Search code examples
snappydata

Where do Spark components live in SnappyData Unified Cluster mode?


I'm trying to understand where all the "Spark" pieces fit into SnappyData's "Unified Cluster Mode" deployment topology.

In reading this, the documentation is unclear about a few things:

http://snappydatainc.github.io/snappydata/deployment/#unified-cluster-mode-aka-embedded-store-mode

  1. Who is the Master - Lead or Locator?
  2. Slave/Worker execute on... - Lead or Server?
  3. Executor execute on... - Server (This seemed straight forward in the docs)
  4. Apps execute on... - Lead or Server?
  5. Jobs execute on... - Lead or Server?
  6. Streams execute on... - Lead or Server?

Solution

  • SnappyData is a peer to peer cluster and does its own cluster management. Hence it does not need cluster managers like Spark standalone cluster manager and Yarn to start/stop Spark drivers and executors. When SnappyData lead node is started, it starts a Spark driver inside it and Spark executors are started inside all SnappyData servers. Now answers to your questions:

    Who is the Master - Lead or Locator?

    SnappyData does not have a Master.

    Slave/Worker execute on... - Lead or Server?

    SnappyData does not have a slave/worker.
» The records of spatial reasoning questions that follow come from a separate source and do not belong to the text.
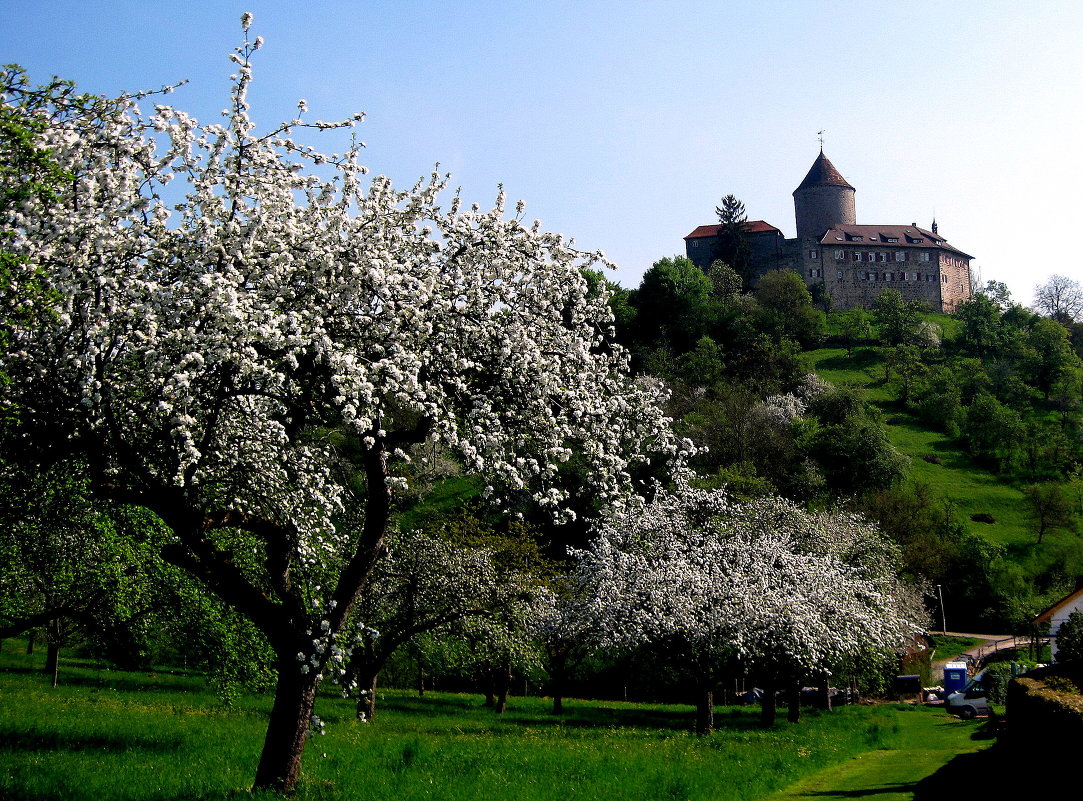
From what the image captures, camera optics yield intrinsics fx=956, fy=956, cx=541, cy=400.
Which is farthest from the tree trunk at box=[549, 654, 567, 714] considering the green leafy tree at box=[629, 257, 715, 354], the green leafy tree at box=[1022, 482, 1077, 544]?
the green leafy tree at box=[629, 257, 715, 354]

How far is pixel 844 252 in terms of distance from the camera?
171 meters

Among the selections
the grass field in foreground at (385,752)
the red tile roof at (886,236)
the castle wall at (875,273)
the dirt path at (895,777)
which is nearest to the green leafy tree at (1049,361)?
the castle wall at (875,273)

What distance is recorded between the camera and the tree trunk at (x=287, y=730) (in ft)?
43.5

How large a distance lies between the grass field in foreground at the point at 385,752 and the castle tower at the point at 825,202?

    Executor execute on... - Server (This seemed straight forward in the docs)

    Correct.

    Apps execute on... - Lead or Server? Jobs execute on... - Lead or Server?

    An application in Spark is a self contained set of computations. For every Spark application, a driver is launched that starts a Spark context. The Spark context coordinates the application. The context and driver goes away after the application ends. In a sense, SnappyData can be called as a long running Spark app because it starts a Spark context and keeps it running inside the lead node. The SnappyData jobs can be submitted to lead node which are executed by the already running Spark context. So, lead node (Spark driver) schedules jobs on servers (Spark executors) which actually executes the tasks.

    Streams execute on... - Lead or Server?

    Spark execution is unchanged. When a stream job is submitted to the lead node, it creates a receiver on one of the available servers and then schedules the jobs for the received data.